Pauvre don Rigoberto ! Marié en secondes noces quelques années auparavant et déjà séparé de sa beauté vénusienne, privé de son alter ego aux fantasmes partagés, de sa Lucrecia qui le comblait d'un inestimable bonheur.
Les écrits de son jeune fils intitulés «
Éloge de la marâtre » l'ont terrassé. Doña Lucrecia a franchi allègement avec Fonchito la ligne jaune de la plus élémentaire moralité.

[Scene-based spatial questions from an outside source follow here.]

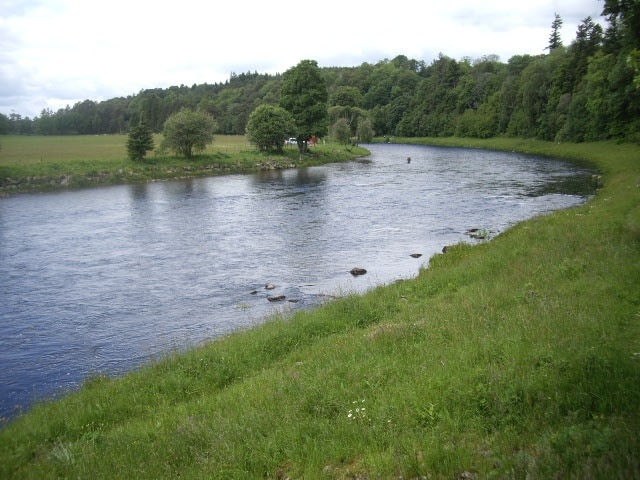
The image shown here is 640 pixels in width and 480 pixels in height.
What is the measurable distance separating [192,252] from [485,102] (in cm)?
12062

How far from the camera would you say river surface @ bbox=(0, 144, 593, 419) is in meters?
17.3

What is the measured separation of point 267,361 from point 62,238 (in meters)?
26.4

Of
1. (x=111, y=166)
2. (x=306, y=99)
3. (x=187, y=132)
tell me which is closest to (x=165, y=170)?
(x=111, y=166)

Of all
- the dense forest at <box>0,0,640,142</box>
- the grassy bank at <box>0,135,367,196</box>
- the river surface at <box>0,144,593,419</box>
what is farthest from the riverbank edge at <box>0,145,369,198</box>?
the dense forest at <box>0,0,640,142</box>

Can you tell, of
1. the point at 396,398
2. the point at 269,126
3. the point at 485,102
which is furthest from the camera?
the point at 485,102

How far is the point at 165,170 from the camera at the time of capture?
224 feet

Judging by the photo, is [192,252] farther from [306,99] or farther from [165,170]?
[306,99]

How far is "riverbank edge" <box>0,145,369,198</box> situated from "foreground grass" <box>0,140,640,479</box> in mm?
51020

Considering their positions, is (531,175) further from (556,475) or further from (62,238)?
(556,475)

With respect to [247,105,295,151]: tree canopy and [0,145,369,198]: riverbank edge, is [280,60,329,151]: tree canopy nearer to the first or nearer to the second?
[247,105,295,151]: tree canopy

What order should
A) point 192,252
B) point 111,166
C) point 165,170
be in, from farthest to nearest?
point 165,170, point 111,166, point 192,252

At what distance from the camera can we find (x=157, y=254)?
29.0m

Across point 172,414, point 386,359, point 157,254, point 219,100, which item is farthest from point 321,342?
point 219,100

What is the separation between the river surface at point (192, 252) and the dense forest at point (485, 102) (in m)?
16.2
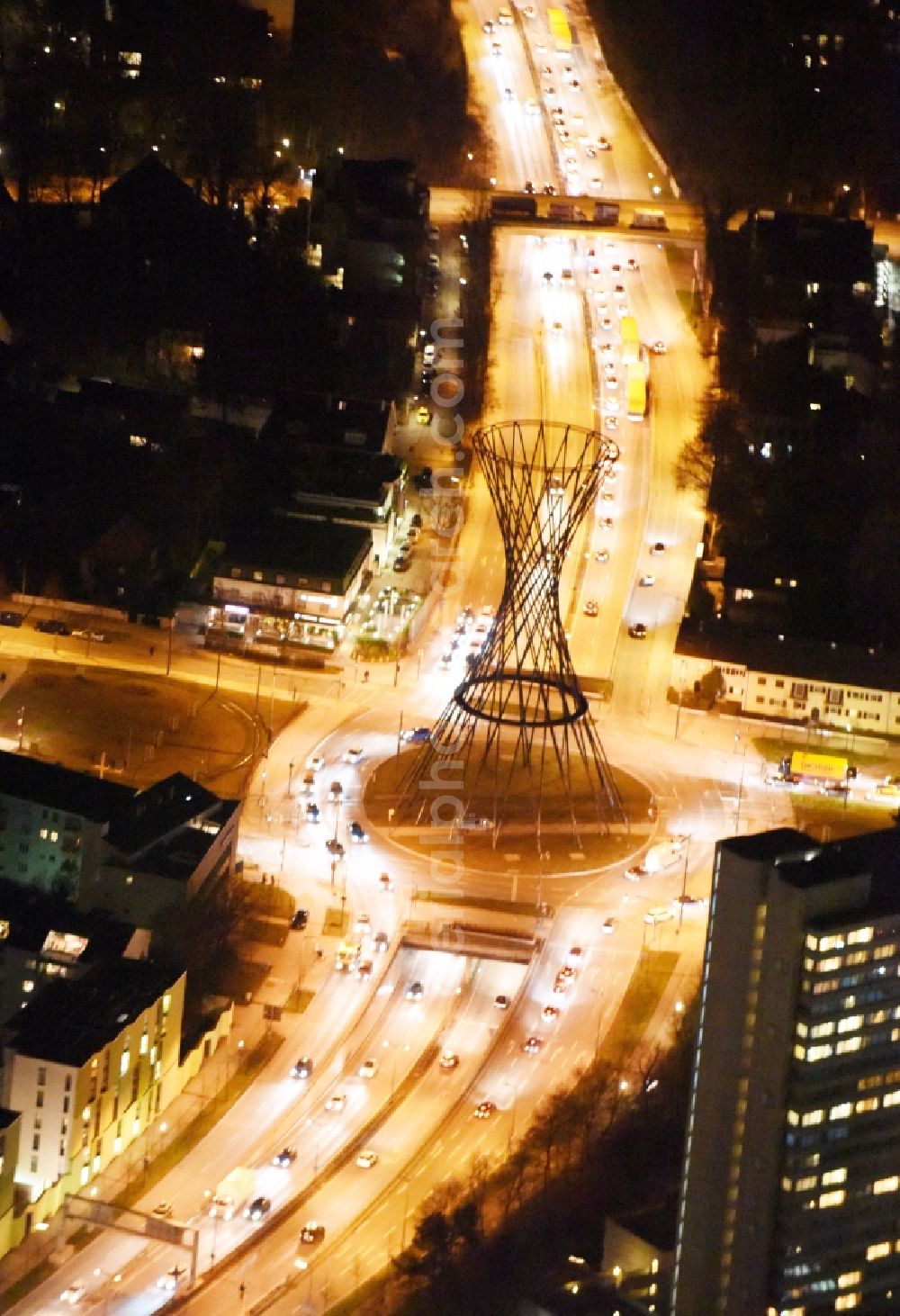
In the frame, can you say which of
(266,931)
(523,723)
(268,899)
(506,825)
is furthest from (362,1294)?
(523,723)

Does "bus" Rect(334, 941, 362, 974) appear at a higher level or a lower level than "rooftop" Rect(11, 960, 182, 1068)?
higher

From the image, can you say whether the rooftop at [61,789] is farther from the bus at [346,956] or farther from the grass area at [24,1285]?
the grass area at [24,1285]

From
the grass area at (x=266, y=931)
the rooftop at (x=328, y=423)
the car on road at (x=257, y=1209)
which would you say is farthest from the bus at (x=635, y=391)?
the car on road at (x=257, y=1209)

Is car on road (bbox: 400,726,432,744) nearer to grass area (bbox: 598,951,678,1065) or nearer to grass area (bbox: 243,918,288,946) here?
grass area (bbox: 243,918,288,946)

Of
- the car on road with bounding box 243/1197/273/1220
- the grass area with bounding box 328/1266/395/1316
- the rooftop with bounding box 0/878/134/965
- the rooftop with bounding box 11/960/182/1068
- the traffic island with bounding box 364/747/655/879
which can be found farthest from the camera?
the traffic island with bounding box 364/747/655/879

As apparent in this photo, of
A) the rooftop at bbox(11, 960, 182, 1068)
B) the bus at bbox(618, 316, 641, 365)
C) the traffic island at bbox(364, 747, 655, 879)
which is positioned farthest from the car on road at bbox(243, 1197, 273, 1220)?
the bus at bbox(618, 316, 641, 365)

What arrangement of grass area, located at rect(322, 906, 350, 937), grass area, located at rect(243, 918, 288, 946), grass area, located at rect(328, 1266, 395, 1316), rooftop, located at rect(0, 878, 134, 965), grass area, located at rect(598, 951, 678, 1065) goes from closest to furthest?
grass area, located at rect(328, 1266, 395, 1316) < rooftop, located at rect(0, 878, 134, 965) < grass area, located at rect(598, 951, 678, 1065) < grass area, located at rect(243, 918, 288, 946) < grass area, located at rect(322, 906, 350, 937)

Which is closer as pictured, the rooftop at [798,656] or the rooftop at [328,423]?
the rooftop at [798,656]
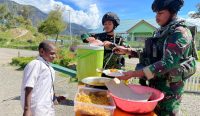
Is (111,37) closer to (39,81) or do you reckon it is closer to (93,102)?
(39,81)

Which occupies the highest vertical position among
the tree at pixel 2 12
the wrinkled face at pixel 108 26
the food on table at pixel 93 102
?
the tree at pixel 2 12

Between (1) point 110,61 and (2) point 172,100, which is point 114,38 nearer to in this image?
(1) point 110,61

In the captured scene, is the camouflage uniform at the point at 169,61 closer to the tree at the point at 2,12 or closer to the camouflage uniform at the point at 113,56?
the camouflage uniform at the point at 113,56

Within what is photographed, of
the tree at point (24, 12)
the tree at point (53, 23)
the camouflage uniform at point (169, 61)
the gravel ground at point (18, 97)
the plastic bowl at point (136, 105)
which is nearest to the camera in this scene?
the plastic bowl at point (136, 105)

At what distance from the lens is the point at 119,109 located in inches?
85.7

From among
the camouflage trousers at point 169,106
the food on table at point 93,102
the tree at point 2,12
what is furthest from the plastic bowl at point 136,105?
the tree at point 2,12

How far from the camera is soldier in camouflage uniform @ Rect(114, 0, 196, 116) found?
7.06 feet

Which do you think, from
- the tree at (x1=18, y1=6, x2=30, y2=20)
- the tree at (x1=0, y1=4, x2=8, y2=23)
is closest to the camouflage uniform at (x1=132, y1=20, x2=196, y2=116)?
the tree at (x1=0, y1=4, x2=8, y2=23)

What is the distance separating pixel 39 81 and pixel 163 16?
135 cm

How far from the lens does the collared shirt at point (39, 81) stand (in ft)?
8.93

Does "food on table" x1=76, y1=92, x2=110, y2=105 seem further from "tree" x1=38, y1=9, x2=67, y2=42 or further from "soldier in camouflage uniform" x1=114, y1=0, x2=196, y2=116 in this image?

Aucune autre solution n'était acceptable : elle devait quitter le domicile conjugal séance tenante !
Voici donc Rigoberto, le libertaire hédoniste, l'amant de l'art et des plaisirs du corps, traînant son vague à l'âme dans cette grande maison liménienne d'autant plus vide que la sympathique soubrette, Justiniana, a suivi sa patronne dans son exil ; il est vrai que les deux femmes étaient depuis longtemps sur une longueur d'ondes largement au-dessus de l'intendance des tâches ménagères…
Fonchito, loin d'être innocent dans cette histoire abracadabrantesque, rend de temps à autre visite à doña Lucrecia. Celle-ci l'écoute, sans trop de rancune, parler avec passion du peintre autrichien feu
Egon Schiele devenu son idole depuis son inscription aux
Beaux-arts.
Malgré les mises en garde de Justiniana, comment ne pas pardonner à ce collégien aux traits de chérubin, aux yeux candides, à qui l'on donnerait le bon Dieu sans confession ?
Fonchito arrivera-t-il à recoller les morceaux, à rabibocher son père et sa marâtre ?
«
Les cahiers de don Rigoberto » est un roman de
Mario Vargas Llosa paru en 1997, la suite d'«
Éloge de la marâtre» publié huit ans plus tôt.
L'écrivain péruvien a su conserver le ton jubilatoire, l'humeur primesautière qui imprégnaient le premier opus et le lecteur retrouve avec délectation cette atmosphère empreinte du meilleur érotisme ainsi que les mêmes personnages hauts en couleur, sympathiques malgré leurs petites manies, leurs obsessions, leurs excentricités.
Quelque peu à cran, comme s'il rendait la terre entière responsable de ses malheurs, don Rigoberto consigne dans ses cahiers sa répugnance morale, psychologique voire idéologique envers toute forme de servitude grégaire. Ces chapitres acerbes s'intercalent dans la trame du récit, densifient celui-ci sans pour autant le dénaturer.
Visiblement à son affaire dans la rédaction de cette étude de moeurs contemporaine,
Vargas Llosa enchante une fois de plus le lecteur.
«
Éloge de la marâtre » et «
Les cahiers de don Rigoberto » confirment le talent d'un homme de lettres à l'éclectisme remarquable.